Texte du document →
☆ ☆ ☆ ☆ ☆ ☆ ☆
Ocean's Eleven : La classe Soderbergh

Sans refaire le panégyrique de Soderbergh que je vous ressers à chaque fois que l'olibrius fait un film, nous allons quand même revenir un peu sur la carrière, qui fut riche et étonnante, je vous l'avais déjà dit l'an passé lors de la sortie de Traffic, mais une fois digéré le film précédent, qui se voulait collant au documentaire, qui offrait des percées vers un travail plus esthétisant à base de filtres et de grande ouverture de focale, il est bon de revenir rapidement sur la carrière du jeune réalisateur, déjà lesté d'une palme d'or pour son premier film.

Vous le savez sans doute, on vous a abreuvé de ça dans toutes les rédactions pénibles des vendeurs de cinéma, Soderbergh est le nouveau chouchou des acteurs d'Hollywood, qui se l'arrachent, aime sa manière de filmer, de construire lui-même ses cadres etc. Mais ce qu'on sait moins, c'est que Steven Soderbergh est un véritable miraculé du cinéma. Si vous êtes abonné à Canal +, ou plus simplement si vous avez un peu de culture cinématographique -où si vous écoutez régulièrement mes péroraisons, ce qui me ferait vraiment plaisir- vous savez après le documentaire sur Las Vegas passé ce mois ci, à l'occasion du film qui nous intéresse ce soir, que la carrière cinématographique de Soderbergh est plus une trajectoire sinueuse qu'un parcours linéaire de petit génie.
☆ ☆ ☆ ☆ ☆ ☆ ☆
Entrées →

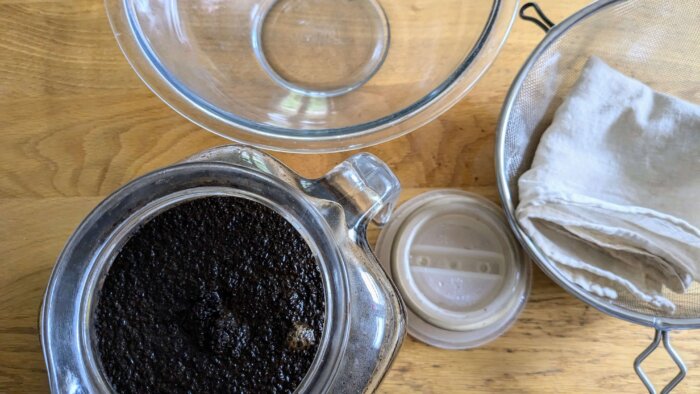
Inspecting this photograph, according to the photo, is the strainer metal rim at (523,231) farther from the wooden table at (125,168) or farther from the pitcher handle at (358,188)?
the pitcher handle at (358,188)

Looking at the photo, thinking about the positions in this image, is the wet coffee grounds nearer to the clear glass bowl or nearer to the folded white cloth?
the clear glass bowl

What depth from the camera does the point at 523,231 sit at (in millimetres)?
584

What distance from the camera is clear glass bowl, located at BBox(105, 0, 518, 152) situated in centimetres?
52

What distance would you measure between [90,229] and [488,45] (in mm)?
376

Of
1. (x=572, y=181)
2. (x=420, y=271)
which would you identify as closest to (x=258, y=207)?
☆ ☆ ☆ ☆ ☆ ☆ ☆
Exercice proposé A → Relève chaque ligne des entrées qui contient le mot « What », en tenant compte de la casse.
Exercice proposé B → Reprends la critique sur Soderbergh et Ocean's Eleven là où elle s'interrompt, puis poursuis-la.
Le texte et les entrées n'ont aucun lien entre eux.

Résultat A →
What depth from the camera does the point at 523,231 sit at (in millimetres)?
What distance from the camera is clear glass bowl, located at BBox(105, 0, 518, 152) situated in centimetres?
What distance would you measure between [90,229] and [488,45] (in mm)?

Résultat B →
Après sa Palme d'Or offerte par Wim Wenders en 1989, à la surprise générale alors que tout le monde attendait Kusturica et son "temps des Gitans", Soderbergh aurait pu faire tout de suite le bonheur d'un grand studio, si celui-ci n'avait pas un parti-pris cinématographique d'auteur. Mais après cet encouragement formulé dans l'une des plus prestigieuses enceintes des récompenses cinématographiques, Soderbergh a voulu faire Kafka, hommage appuyé aux maîtres allemands, puis "King of the hill" partition inquiétante d'un enfant solitaire pendant la grande dépression. Un échec. Hollywood étant une entreprise où l'erreur est bannie, les projets de Soderbergh furent vite réduits à néants. Et il repartit faire des films dans sa Louisiane natale, dont le très intéressant "Schizopolis", qui est passé sur Canal Récemment, donc. Mais depuis plusieurs films, depuis qu'il a retrouvé Hollywood, Soderbergh fait des étincelles. Depuis qu'il s'est affirmé comme un réalisateur de polars, avec "Hors d'atteinte", et Clooney, déjà, un réalisateur de polar qui, non content de tenir des scénarios bien léchés et des ambiances tendues, savait amener des plans sophistiqués et des passages plus esthétiques, voire contemplatifs.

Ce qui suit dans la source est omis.